Working on host resistance helped her decide to understand the pathogen side of the disease equation so she joined James R. Steadman’s laboratory in the department of plant pathology at the University of Nebraska-Lincoln to pursue her Ph.D. in 2003. Acevedo’s research project, partially funded by the U.S. Agency for International Development, focused on virulence diversity of edible bean rust pathogens in Honduras and the identification of resistance in wild beans and bean landraces. “That is how my passion for international agriculture and rust research began,” said Acevedo.
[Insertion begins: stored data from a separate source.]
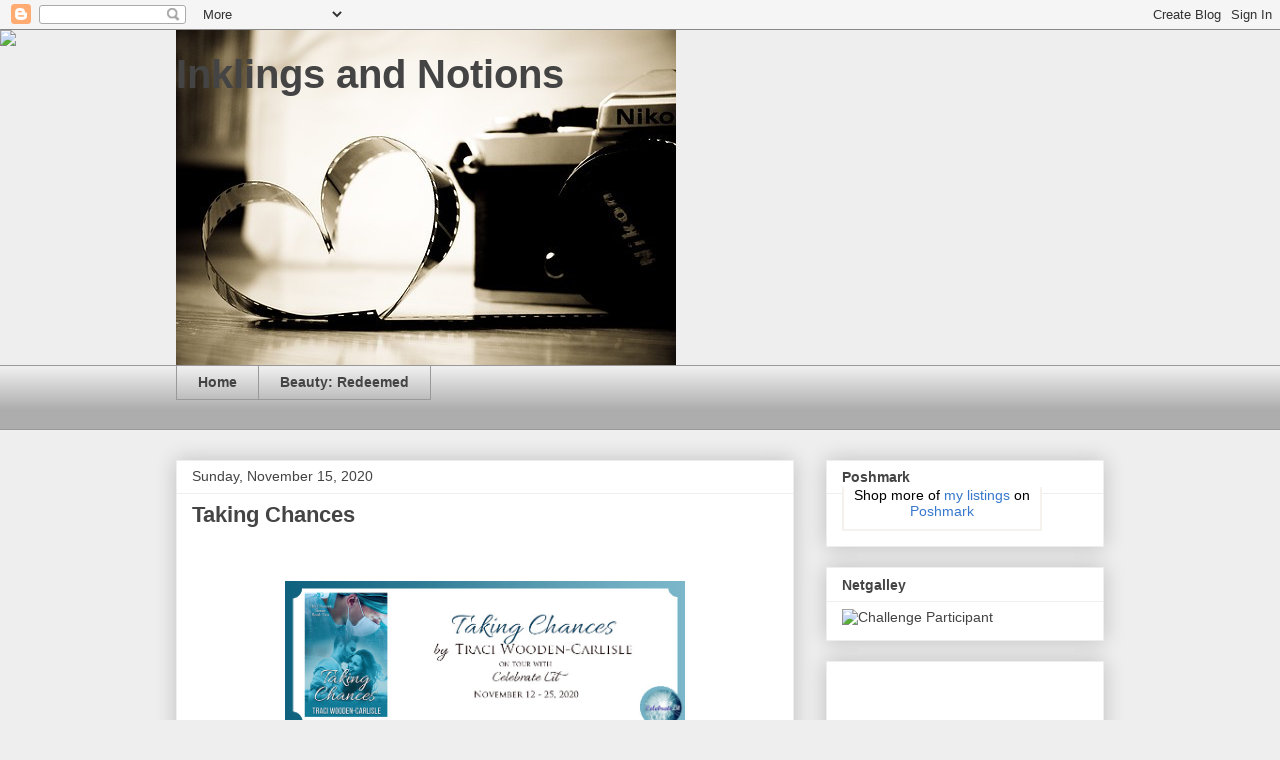

--- FILE ---
content_type: text/html; charset=utf-8
request_url: https://www.google.com/recaptcha/api2/aframe
body_size: 267
content:
<!DOCTYPE HTML><html><head><meta http-equiv="content-type" content="text/html; charset=UTF-8"></head><body><script nonce="zRyeeGMlmHTLR2SAitBgGw">/** Anti-fraud and anti-abuse applications only. See google.com/recaptcha */ try{var clients={'sodar':'https://pagead2.googlesyndication.com/pagead/sodar?'};window.addEventListener("message",function(a){try{if(a.source===window.parent){var b=JSON.parse(a.data);var c=clients[b['id']];if(c){var d=document.createElement('img');d.src=c+b['params']+'&rc='+(localStorage.getItem("rc::a")?sessionStorage.getItem("rc::b"):"");window.document.body.appendChild(d);sessionStorage.setItem("rc::e",parseInt(sessionStorage.getItem("rc::e")||0)+1);localStorage.setItem("rc::h",'1769909107259');}}}catch(b){}});window.parent.postMessage("_grecaptcha_ready", "*");}catch(b){}</script></body></html>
Following her graduation in 2007, Acevedo pursued a postdoc at the U.S. Department of Agriculture – Agricultural Research Service National Small Grain Collection and Potato Research Unit in Aberdeen, Idaho, and then became assistant professor at North Dakota State University (NDSU) from 2010-2016. She said she will miss her friends and colleagues at NDSU, but credits them — along with her family — in helping her achieve her newest position at Cornell University.
Acevedo was in the first class of BGRI Women in Triticum (WIT) Early Career Award Winners in 2010. “The WIT award help me identify and meet an amazing pool of female scientists who have mentored and encouraged me. We have developed collaborations that go beyond our professional lives.”
Acevedo takes seriously her role as mentor to other younger WIT winners who look to her as a role model for their research and academic careers.
SOLUTION ORIENTED
Acevedo believes her role with the DGGW is the perfect opportunity for her to facilitate how great work done by wheat scientists makes it to the field.“I look forward to being part of the solutions necessary to deliver higher genetic gain wheat and promote better variety adoptions in key regions of Sub-Saharan Africa and Central and South Asia,” said Acevedo. “I also look forward to seeing how we can utilize new technologies such as high through-put phenotyping, genomic selection and early warning systems for pathogen epidemics and implementing them in research and farmers’ fields.
“With the BGRI’s help in capacity building, research and education, we are training the next generation of wheat scientists for their countries and for their regions, increasing wheat production, and helping achieve food security,” Acevedo said. “I am very excited about helping developing countries with high potential for wheat improve their production and yield.”